(Passage):
Artículos de revistas
Pine afforestation alters rhizosphere effects and soil nutrient turnover across a precipitation gradient in Patagonia, Argentina
Hess, Laura J. T.; Austin, Amy Theresa; Pine afforestation alters rhizosphere effects and soil nutrient turnover across a precipitation gradient in Patagonia, Argentina; Springer; Plant and Soil; 415; 1-2; 1-2017; 449-464
Hess, Laura J. T.
Austin, Amy Theresa
Aims: Pine species, when planted outside their native range, can have profound impacts on soil carbon (C) and nitrogen (N) pools, which may be related in part to their association with ectomycorrhizal fungi. We investigated the effects of exotic planting of Pinus ponderosa on C and N cycling in the rhizosphere along a precipitation gradient in Patagonia, Argentina. Methods: We measured C mineralization, microbial biomass-C, and soil enzyme activity in rhizosphere and bulk soil collected from pine plantations and native vegetation. Rhizosphere effects were calculated as the percent difference between paired rhizosphere and bulk soil samples. Results: In afforested sites, we found enhanced rhizosphere effects for C mineralization and microbial biomass relative to native vegetation, but not for enzymatic activity. The absolute values of all evaluated variables were significantly reduced in pine plantations compared to native vegetation. We also observed strong correlations between enzymatic activity, and soil organic matter and microbial biomass. For both pine and native trees species, rhizosphere effects for N-degrading enzymes were positively correlated with precipitation. Conclusions: Pine afforestation reduced overall N turnover and microbial activity in these ecosystems. Our data suggest that these reductions may be driven by reductions in soil organic C pools. Additionally, ecosystem water availability may directly or indirectly regulate the magnitude of rhizosphere effects on N cycling independent of plant species. The negative impacts of afforestation on N cycling should be considered in evaluating the long-term potential for C sequestration in these human modified ecosystems.

(What needs to be done): Reproduce the article record on pine afforestation in Patagonia above in its entirety, without any alteration.

(Record set):
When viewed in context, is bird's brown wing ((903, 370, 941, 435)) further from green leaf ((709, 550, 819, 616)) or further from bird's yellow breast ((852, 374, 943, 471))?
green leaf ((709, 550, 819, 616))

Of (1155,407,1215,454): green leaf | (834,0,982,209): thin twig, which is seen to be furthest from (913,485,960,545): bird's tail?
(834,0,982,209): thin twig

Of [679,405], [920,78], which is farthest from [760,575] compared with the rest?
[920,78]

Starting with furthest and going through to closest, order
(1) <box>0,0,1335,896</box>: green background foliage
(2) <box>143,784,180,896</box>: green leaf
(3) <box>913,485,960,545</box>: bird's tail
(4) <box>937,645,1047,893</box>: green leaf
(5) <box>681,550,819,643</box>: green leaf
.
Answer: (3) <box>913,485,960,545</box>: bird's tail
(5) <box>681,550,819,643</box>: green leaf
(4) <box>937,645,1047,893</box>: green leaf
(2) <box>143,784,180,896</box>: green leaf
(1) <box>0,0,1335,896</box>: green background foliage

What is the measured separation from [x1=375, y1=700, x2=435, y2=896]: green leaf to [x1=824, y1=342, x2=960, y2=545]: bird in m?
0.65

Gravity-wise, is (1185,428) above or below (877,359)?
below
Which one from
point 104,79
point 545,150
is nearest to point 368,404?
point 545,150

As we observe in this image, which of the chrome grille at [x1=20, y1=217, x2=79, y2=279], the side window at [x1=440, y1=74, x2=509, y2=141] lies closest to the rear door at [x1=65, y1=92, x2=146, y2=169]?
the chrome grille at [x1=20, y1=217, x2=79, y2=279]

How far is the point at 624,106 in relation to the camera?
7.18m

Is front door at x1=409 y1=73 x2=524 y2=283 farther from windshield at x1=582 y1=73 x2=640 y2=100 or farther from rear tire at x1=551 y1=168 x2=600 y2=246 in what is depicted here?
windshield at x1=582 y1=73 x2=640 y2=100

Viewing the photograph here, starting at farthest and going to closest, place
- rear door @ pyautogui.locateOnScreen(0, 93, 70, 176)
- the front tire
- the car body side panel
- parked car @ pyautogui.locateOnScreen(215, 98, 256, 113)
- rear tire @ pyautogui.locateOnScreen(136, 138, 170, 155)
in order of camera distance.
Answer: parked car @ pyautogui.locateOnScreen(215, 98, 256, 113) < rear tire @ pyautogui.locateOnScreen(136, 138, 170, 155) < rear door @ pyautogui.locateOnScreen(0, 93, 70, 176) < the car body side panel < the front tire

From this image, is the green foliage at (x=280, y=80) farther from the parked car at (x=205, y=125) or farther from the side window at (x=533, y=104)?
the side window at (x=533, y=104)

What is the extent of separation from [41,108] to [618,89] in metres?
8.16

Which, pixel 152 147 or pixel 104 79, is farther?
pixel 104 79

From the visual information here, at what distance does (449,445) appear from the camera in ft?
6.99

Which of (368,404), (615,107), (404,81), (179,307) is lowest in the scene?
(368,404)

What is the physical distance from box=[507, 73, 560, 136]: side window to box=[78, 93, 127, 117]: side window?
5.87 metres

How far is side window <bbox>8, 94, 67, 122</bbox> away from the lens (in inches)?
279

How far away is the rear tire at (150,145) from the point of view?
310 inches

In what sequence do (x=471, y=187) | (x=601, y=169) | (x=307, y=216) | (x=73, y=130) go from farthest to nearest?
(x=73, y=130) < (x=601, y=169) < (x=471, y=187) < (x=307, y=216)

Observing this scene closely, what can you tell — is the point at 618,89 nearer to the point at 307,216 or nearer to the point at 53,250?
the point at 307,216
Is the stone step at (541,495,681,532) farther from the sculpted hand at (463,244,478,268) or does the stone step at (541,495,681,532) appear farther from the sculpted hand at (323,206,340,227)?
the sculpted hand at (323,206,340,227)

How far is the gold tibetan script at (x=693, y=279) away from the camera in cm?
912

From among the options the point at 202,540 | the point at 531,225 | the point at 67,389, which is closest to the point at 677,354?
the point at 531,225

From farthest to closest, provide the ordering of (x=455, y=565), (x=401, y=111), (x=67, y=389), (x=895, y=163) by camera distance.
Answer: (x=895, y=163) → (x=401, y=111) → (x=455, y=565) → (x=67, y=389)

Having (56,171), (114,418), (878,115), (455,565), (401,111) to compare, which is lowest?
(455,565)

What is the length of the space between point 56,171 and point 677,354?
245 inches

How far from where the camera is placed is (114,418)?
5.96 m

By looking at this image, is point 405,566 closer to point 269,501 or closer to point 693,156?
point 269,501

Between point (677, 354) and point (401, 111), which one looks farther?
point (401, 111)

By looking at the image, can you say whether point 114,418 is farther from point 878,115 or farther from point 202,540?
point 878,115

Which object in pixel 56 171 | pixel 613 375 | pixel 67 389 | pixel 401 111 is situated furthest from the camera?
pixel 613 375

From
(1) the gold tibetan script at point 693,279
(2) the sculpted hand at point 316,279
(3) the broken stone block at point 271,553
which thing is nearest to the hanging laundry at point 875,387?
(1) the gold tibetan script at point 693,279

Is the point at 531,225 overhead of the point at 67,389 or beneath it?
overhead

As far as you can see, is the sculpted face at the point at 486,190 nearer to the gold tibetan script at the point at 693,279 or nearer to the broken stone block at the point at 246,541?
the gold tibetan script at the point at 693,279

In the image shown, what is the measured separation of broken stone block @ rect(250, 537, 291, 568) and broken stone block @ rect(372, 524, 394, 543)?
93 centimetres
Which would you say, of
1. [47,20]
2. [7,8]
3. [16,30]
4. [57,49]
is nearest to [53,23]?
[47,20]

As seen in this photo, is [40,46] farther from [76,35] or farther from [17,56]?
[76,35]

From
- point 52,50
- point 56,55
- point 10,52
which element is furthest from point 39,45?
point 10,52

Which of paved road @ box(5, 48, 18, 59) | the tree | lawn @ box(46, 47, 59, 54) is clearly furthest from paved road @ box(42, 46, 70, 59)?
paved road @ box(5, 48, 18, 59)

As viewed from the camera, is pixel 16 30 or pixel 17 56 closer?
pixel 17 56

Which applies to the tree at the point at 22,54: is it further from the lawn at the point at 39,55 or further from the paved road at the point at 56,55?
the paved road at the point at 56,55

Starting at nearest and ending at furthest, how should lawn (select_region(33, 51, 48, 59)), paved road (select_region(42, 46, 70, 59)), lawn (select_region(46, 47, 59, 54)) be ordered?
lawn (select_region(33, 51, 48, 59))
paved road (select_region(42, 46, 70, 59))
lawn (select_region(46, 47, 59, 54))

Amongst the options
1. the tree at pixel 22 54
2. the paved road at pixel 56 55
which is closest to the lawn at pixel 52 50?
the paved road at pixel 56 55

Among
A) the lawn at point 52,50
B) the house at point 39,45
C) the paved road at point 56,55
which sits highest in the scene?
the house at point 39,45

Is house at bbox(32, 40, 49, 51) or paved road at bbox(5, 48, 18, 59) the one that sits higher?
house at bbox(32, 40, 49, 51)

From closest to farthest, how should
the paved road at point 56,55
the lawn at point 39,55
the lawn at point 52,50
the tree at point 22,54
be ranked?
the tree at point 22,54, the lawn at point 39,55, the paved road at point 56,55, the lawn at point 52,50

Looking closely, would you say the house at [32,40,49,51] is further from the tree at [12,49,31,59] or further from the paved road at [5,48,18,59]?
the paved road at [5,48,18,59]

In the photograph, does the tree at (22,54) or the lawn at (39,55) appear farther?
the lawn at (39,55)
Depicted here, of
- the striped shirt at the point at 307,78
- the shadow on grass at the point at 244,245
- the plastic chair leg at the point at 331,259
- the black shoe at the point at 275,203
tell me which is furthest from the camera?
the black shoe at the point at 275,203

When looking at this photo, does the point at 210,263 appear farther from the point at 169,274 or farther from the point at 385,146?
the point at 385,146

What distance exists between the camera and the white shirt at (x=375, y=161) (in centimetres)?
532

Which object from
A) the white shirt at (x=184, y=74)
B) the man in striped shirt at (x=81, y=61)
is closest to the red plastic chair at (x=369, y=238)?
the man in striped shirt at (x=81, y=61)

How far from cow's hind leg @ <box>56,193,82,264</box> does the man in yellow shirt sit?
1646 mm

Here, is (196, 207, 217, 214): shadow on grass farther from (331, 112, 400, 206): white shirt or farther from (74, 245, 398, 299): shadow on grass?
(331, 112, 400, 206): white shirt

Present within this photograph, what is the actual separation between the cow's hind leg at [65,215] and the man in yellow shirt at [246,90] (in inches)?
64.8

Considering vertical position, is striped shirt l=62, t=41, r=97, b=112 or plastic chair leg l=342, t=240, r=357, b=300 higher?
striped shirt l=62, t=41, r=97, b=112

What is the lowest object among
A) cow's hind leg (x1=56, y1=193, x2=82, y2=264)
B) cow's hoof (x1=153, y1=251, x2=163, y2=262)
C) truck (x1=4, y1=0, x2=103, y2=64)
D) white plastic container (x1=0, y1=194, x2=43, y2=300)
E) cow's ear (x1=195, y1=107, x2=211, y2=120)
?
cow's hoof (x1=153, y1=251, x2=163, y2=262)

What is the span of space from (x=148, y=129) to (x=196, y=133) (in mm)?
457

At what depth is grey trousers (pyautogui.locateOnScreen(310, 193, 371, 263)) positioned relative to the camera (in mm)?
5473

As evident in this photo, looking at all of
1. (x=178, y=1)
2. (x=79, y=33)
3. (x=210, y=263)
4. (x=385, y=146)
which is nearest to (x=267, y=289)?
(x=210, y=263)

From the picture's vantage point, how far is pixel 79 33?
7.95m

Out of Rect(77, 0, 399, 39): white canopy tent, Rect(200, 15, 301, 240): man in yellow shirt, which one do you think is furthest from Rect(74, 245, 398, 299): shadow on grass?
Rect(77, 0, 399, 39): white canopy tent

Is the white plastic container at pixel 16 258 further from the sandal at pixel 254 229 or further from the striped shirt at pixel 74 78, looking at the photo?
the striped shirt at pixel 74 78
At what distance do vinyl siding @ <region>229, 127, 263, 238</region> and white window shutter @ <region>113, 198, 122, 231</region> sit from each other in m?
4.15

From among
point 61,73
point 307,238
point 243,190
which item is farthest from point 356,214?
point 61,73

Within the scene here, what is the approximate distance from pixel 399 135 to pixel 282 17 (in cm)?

(Exercise output):
Artículos de revistas
Pine afforestation alters rhizosphere effects and soil nutrient turnover across a precipitation gradient in Patagonia, Argentina
Hess, Laura J. T.; Austin, Amy Theresa; Pine afforestation alters rhizosphere effects and soil nutrient turnover across a precipitation gradient in Patagonia, Argentina; Springer; Plant and Soil; 415; 1-2; 1-2017; 449-464
Hess, Laura J. T.
Austin, Amy Theresa
Aims: Pine species, when planted outside their native range, can have profound impacts on soil carbon (C) and nitrogen (N) pools, which may be related in part to their association with ectomycorrhizal fungi. We investigated the effects of exotic planting of Pinus ponderosa on C and N cycling in the rhizosphere along a precipitation gradient in Patagonia, Argentina. Methods: We measured C mineralization, microbial biomass-C, and soil enzyme activity in rhizosphere and bulk soil collected from pine plantations and native vegetation. Rhizosphere effects were calculated as the percent difference between paired rhizosphere and bulk soil samples. Results: In afforested sites, we found enhanced rhizosphere effects for C mineralization and microbial biomass relative to native vegetation, but not for enzymatic activity. The absolute values of all evaluated variables were significantly reduced in pine plantations compared to native vegetation. We also observed strong correlations between enzymatic activity, and soil organic matter and microbial biomass. For both pine and native trees species, rhizosphere effects for N-degrading enzymes were positively correlated with precipitation. Conclusions: Pine afforestation reduced overall N turnover and microbial activity in these ecosystems. Our data suggest that these reductions may be driven by reductions in soil organic C pools. Additionally, ecosystem water availability may directly or indirectly regulate the magnitude of rhizosphere effects on N cycling independent of plant species. The negative impacts of afforestation on N cycling should be considered in evaluating the long-term potential for C sequestration in these human modified ecosystems.